Forex challenges push PPC towards exports…..Harare plant to drive the initiative

15 Sep, 2017 - 00:09 0 Views
Forex challenges push PPC towards exports…..Harare plant to drive the initiative PPC Zimbabwe

eBusiness Weekly

Tinashe Makichi
Giant cement manufacturer, PPC Zimbabwe, will resume exports into the region even at a loss, in order to earn foreign currency which is currently in short supply in the country.

PPC Zimbabwe managing director Kelibone Masiyane, told the Business Weekly that the company has no option but to export despite the challenges likely to be faced in highly competitive regional cement market.

Between 2014 and 2015 the company was exporting about 100 000 tonnes of cement annually into the region but due to pricing and depreciation of regional currencies, exports had drastically gone down.

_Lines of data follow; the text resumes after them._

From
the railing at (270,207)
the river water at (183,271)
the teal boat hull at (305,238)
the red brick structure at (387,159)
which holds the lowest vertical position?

Exports are a priority for the company at the moment but there are still challenges. We are finding it difficult from a pricing point of view because of the high cost of manufacturing in Zimbabwe and secondly, the regional currencies at the same time depreciated against the United States dollar.

“In 2014 and 2015, we used to export slightly over 100 000 tonnes a year but right now our exports are virtually nothing. However, with the current foreign currency crisis we don’t have an option but to export,” said Masiyane.

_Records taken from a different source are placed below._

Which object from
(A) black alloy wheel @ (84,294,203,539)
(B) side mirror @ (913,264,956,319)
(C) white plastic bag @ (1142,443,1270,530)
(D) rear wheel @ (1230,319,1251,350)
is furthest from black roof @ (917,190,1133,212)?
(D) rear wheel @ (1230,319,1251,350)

“The recently commissioned Harare plant has expanded our footprint in the country and this is likely going to see us tapping into Zambia, Mozambique and all those countries within reach. We are even prepared to export at a loss in some markets,” he said.

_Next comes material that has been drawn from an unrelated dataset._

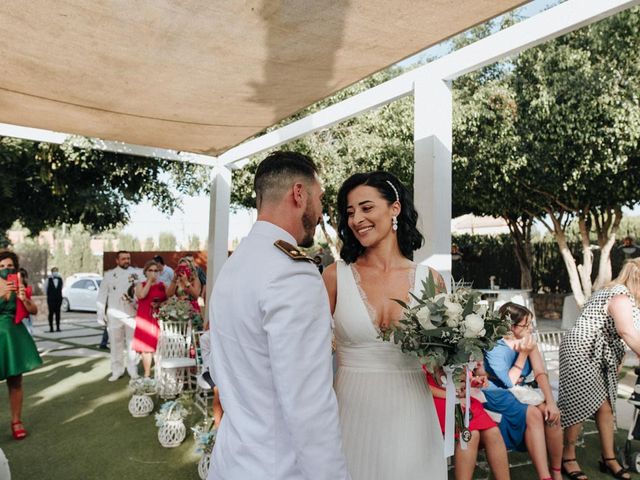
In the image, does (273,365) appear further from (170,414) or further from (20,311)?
(20,311)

The new Harare plant saw the cement producer doubling its capacity to 1,4 million tonnes from 700 000 tonnes per year. Masiyane said the Harare plant has already started making an impact with volumes picking beyond expectations.

We are still the biggest producer of cement in the country and this has been further enhanced by the Harare plant, which has since doubled our capacity to 1,4 million tonnes a year from 700 000 tonnes.

“We have already started seeing the impact of the Harare plant, volumes are picking up and going beyond our expectations especially in the current economy,” said Masiyane. Despite the current performance by the company Masiyane said imports still remain a threat to local cement manufacturers.

The cement company recently hinted on the possibility of shuting down its Collen Bawn plant in Gwanda citing pressure from cheap imported clinker by other producers and smuggled cement. The Collen Bawn factory is the backbone of PPC’s operations in the country responsible for lime mining and production of clinker, a major raw material in cement manufacturing.

Masiyane said the cement manufacturer has since appealed to Government for protection saying unless measures were put in place to curb cheap imports, the giant firm risks losing its more than 70 years investment at Colleen Bawn. The situation could also trigger loss of jobs and compromise livelihoods for nearly 4 000 people in the community who depend on the factory.

Established in 1913, Portland Holdings Ltd, which trades as PPC Zimbabwe, is the country?s largest and oldest cement manufacturer.

For over 100 years, PPC Zimbabwe has produced cement for many of Zimbabwe’s most famous landmarks such as Victoria Falls, Kariba Dam and the current Kariba South expansion project, Harare International Airport, the National Railways of Zimbabwe building, Lake Mutirikwi and many other construction projects.